Consumer isolation (isolation.level=read_committed)Consumer only reads messages from committed transactions. Uncommitted/aborted messages are invisible.

Scope limitation: Kafka’s exactly-once only covers Kafka-to-Kafka pipelines (consume from input topic → process → produce to output topic). If the processing step writes to an external database, that write is not part of the Kafka transaction. For external systems, combine with the outbox pattern or design the consumer to be idempotent.

Producer Internals

Batching and Compression

Producers don’t send messages one at a time. They accumulate messages into batches per partition and send them together.
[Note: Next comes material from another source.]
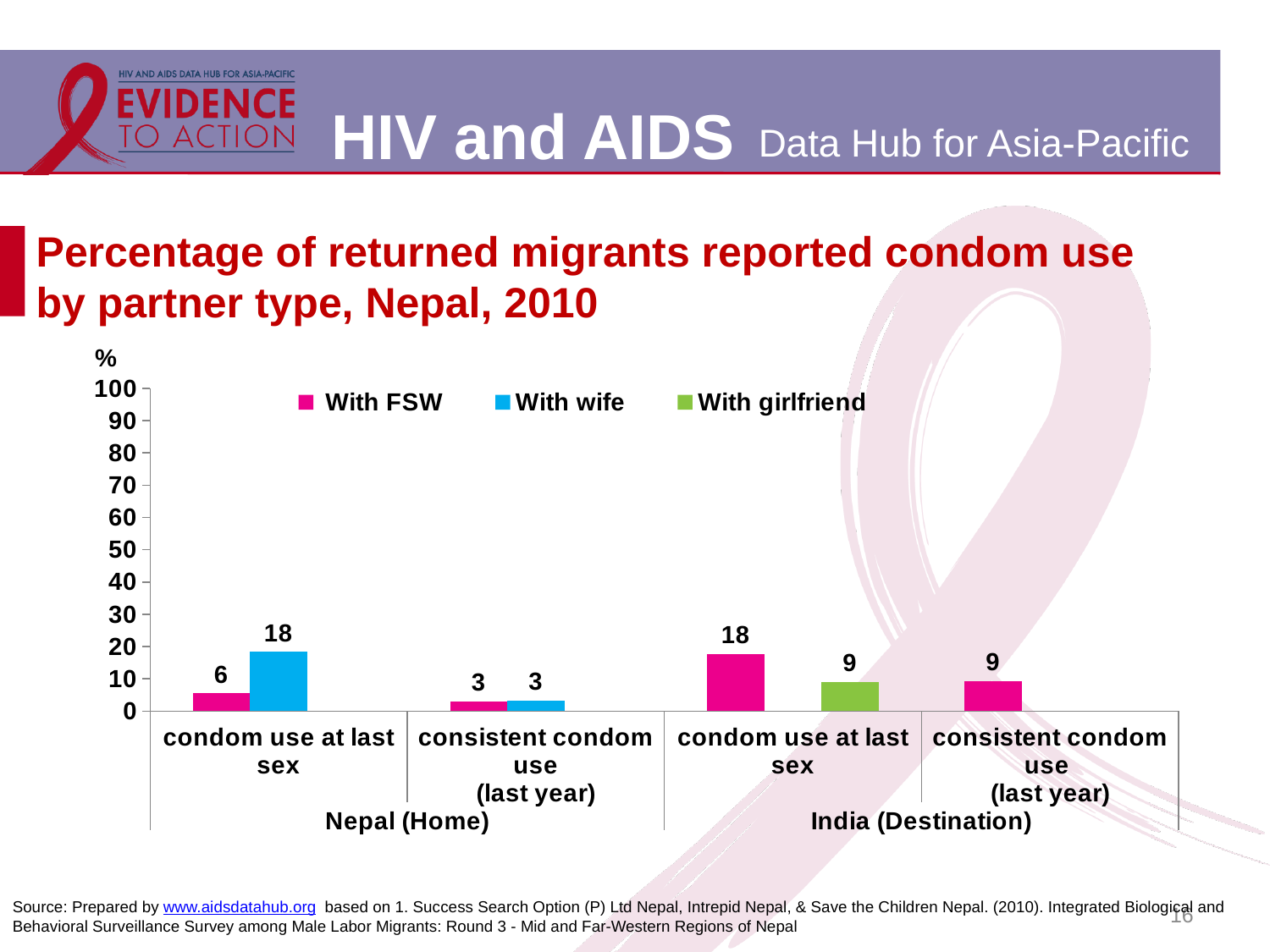
Which series is shown in pink in the legend? With FSW What percentage of returned migrants reported condom use at last sex with their wife in Nepal (Home)? 18 What is the value for condom use at last sex with girlfriend in India (Destination)? 9 Which is larger in India (Destination): condom use at last sex with FSW or with girlfriend? With FSW What kind of chart is shown on the slide? Bar chart What is the value for condom use at last sex with FSW in Nepal (Home)? 6 How many series does the legend list? 3 What is the value for consistent condom use (last year) with wife in Nepal (Home)? 3 Is the value for condom use at last sex with FSW in India (Destination) greater or less than 10? greater What is the value for consistent condom use (last year) with FSW in India (Destination)? 9 What is the difference between condom use at last sex with wife and with FSW in Nepal (Home)? 12 What is the difference between condom use at last sex with FSW in India (Destination) and in Nepal (Home)? 12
Producer buffer (per partition):

Partition 0 batch: [msg1, msg2, msg3] → compress → send as one request
Partition 1 batch: [msg4]             → compress → send as one request
Partition 2 batch: [msg5, msg6]       → compress → send as one request
ConfigDefaultEffect
batch.size16KBMaximum batch size in bytes. Larger = better throughput, higher latency.
linger.ms0Wait time to fill a batch. linger.ms=5 waits up to 5ms to accumulate more messages before sending.
compression.typenonegzip, snappy, lz4, zstd. Compression happens at the batch level — more messages per batch = better compression ratio.
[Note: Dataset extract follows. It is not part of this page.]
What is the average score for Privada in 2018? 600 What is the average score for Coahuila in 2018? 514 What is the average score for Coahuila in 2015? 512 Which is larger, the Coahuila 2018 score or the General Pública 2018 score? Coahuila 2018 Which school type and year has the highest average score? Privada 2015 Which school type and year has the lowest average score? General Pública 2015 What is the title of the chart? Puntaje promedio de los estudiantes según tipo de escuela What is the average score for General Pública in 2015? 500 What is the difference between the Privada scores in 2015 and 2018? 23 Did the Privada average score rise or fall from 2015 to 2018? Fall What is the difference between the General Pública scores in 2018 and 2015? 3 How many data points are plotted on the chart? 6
Throughput optimization: Set linger.ms=5-20 and batch.size=64KB-1MB. The producer waits a few milliseconds to accumulate a larger batch, compresses it, and sends one network request instead of many small ones. This trades a few ms of latency for 5–10x throughput improvement.

Acknowledgement Modes

acksBehaviorDurabilityLatency
0Fire and forget. Don’t wait for any ACK.Data loss possible — broker may never receive the message.Lowest
1Wait for leader ACK only.Data loss if leader crashes before followers replicate.Low
all (-1)Wait for all ISR replicas to ACK.No data loss as long as at least one ISR replica survives.Highest

Production recommendation: acks=all + min.insync.replicas=2 (with replication factor 3). This means a write is only ACK’d when the leader + at least one follower have the data. If fewer than 2 replicas are in-sync, the producer gets an error rather than accepting data with insufficient durability.
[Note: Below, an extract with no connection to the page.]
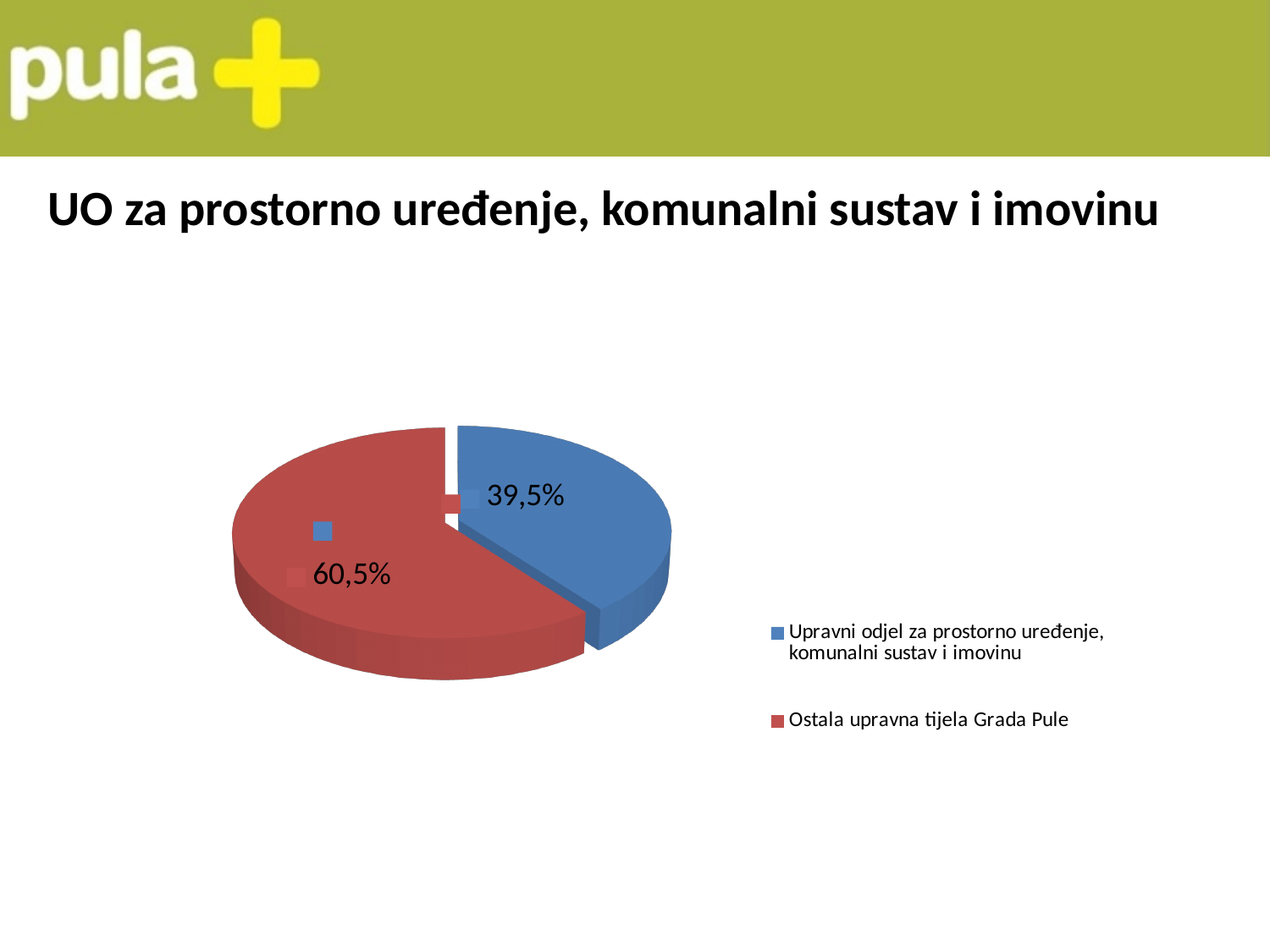
What kind of chart is shown on the slide? pie chart How many slices does the pie chart have? 2 How many entries does the legend list? 2 What share of the pie does 'Upravni odjel za prostorno uređenje, komunalni sustav i imovinu' have? 39,5% Which slice is the largest? Ostala upravna tijela Grada Pule What is the difference in percentage points between the 'Ostala upravna tijela Grada Pule' slice and the 'Upravni odjel za prostorno uređenje, komunalni sustav i imovinu' slice? 21 percentage points Which is larger: the share for 'Ostala upravna tijela Grada Pule' or the share for 'Upravni odjel za prostorno uređenje, komunalni sustav i imovinu'? Ostala upravna tijela Grada Pule Which slice is the smallest? Upravni odjel za prostorno uređenje, komunalni sustav i imovinu What colour is the slice for 'Ostala upravna tijela Grada Pule'? red What share of the pie does 'Ostala upravna tijela Grada Pule' have? 60,5% What is the title shown above the chart? UO za prostorno uređenje, komunalni sustav i imovinu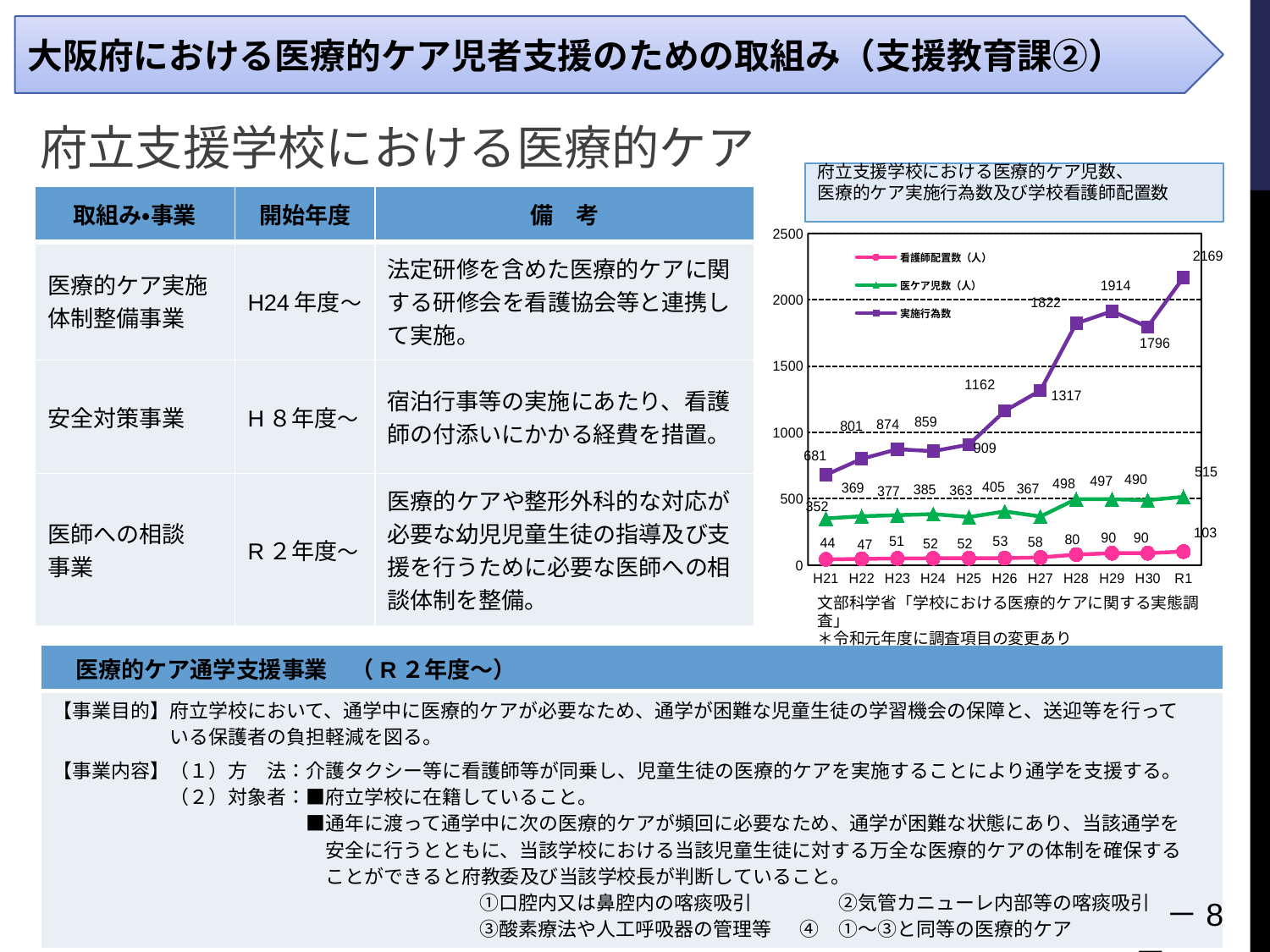
Which is larger: 実施行為数 in H29 or in H30? H29 In which year is 看護師配置数（人） lowest? H21 Does 看護師配置数（人） generally rise or fall from H21 to R1? rise What is the value of 看護師配置数（人） in H21? 44 What is the value of 医ケア児数（人） in H25? 363 What is the difference between 実施行為数 in R1 and in H21? 1488 What type of chart is shown on the slide? line chart What is the value of 医ケア児数（人） in H28? 498 What is the value of 実施行為数 in R1? 2169 In which year is 実施行為数 highest? R1 How many years (points) are plotted along the x axis of the chart? 11 How many series does the chart legend list? 3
Storage: Why Kafka Is Fast

Kafka achieves millions of messages per second because of how it stores and serves data:

TechniqueHow
Append-only writesSequential disk I/O only. No random seeks. Sequential writes on modern SSDs: 500+ MB/s.
Page cacheKafka delegates caching to the OS page cache. Recently written data is served from memory without Kafka managing a cache.
Zero-copy (sendfile syscall)Data goes directly from page cache to network socket — never copied into Kafka’s JVM heap. Eliminates two memory copies per fetch.
BatchingMessages are grouped, compressed, and sent as a single network request. Amortizes per-message overhead.
Segment filesEach partition is split into segment files (default 1GB). Old segments are deleted or compacted without affecting current writes.
Partition 0 directory on disk:
  00000000000000000000.log     ← segment 1 (offsets 0-999)
  00000000000000001000.log     ← segment 2 (offsets 1000-1999)
  00000000000000002000.log     ← active segment (appending here)
  00000000000000000000.index   ← sparse offset → file position index
  00000000000000000000.timeindex  ← timestamp → offset index

The .index file maps offsets to byte positions in the .log file. It’s sparse (not every offset) — Kafka binary-searches the index, then scans forward in the log. This allows O(1) lookups by offset despite the append-only log structure.

ℹ️

Interview framing: “I’d use Kafka as the event backbone — producers publish OrderCreated events with key=orderId so all events for the same order go to the same partition (ordering guarantee). Three consumer groups read independently: analytics for the data warehouse, search for Elasticsearch indexing, and notifications for email. We’d run with acks=all, min.insync.replicas=2, and replication.factor=3 for durability. Consumers commit offsets manually after processing and are designed to be idempotent — that gives us at-least-once delivery with effective exactly-once semantics at the application level.”